Lohan, Curtis are hilarious perfection as mother, daughter in each other's bodies in 'Freaky Friday' remake
Hitting the nail on the head of mother-daughter relationships -- and doing so with amusing savvy and imaginative good humor -- Disney's "Freaky Friday" remake is such a sublimely fun-for-all matinee delight that it cleansed my palate of the sour taste of every bad movie I've seen this summer.
Yes, it's a live-action Disney family movie -- which has traditionally been enough to send shudders down the spine of anyone over the age of 11. But director Mark S. Waters ("Head Over Heels") eschews the studio's history of pandering triteness in favor of sharp writing, credibly clever characters and terrific performances.
Magnetic Linsday Lohan (whose charm also carried the studio's 1998 "Parent Trap" remake) and a revitalized Jamie Lee Curtis couldn't be more ideally cast as exasperated teenager Annabell Colman and her harried, head-shrinker mom Tess, both of whom are given new insights into their contentious relationship when their bodies are swapped through a fortune-cookie hex.
Natural, witty and droll in their own bodies for the movie's first act, the actresses take recognizable archetypes and turn them into unique personalities as they each deal with a litany of daily hassles the other just doesn't understand.
Alluring, fashionably semi-punk Annabell (blonde streaks in her red hair, sporty tiny-T shirts, army fatigues and Chuck Taylors) has a literature teacher who's out to get her, a detention lady she knows so well that they swap lunches, a catty popular girl biting her back and a cute boy named Jake (Chad Michael Murray) over whom she swoons from afar -- all of which her mother takes too seriously or not seriously enough for Annabell's tastes.

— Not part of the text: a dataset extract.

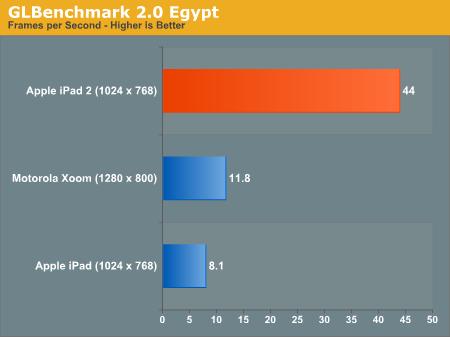 Benchmark do iPad 2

But Tess (conservative blue suit, no-nonsense haircut) is constantly dealing with her own stressors like neurotically clingy patients, plans for her impending wedding (to frustrated but tolerant stepdad-to-be Mark Harmon) and a purse full of persistently ringing cell phones, beepers and Palm Pilots -- all of which Annabell pooh-poohs as the pathetic trappings of adulthood.
The vitality and personality that Lohan and Curtis bring to this pair would be enough to carry any good family comedy by themselves, but of course it's more important how well they play each other when the time comes, and the answer is -- perfectly.
From the moment Tess wakes up in Annabell's skin and examines her self in shock (and screaming in horror at the discovery of a belly-button ring), Lohan's attitude and body language become 100-percent authentic adult -- from the way she pats her obnoxious little brother on the head (arousing much suspicion) to the way she absent-mindedly tries to tuck in the midriff-baring top of a teenage girlfriend.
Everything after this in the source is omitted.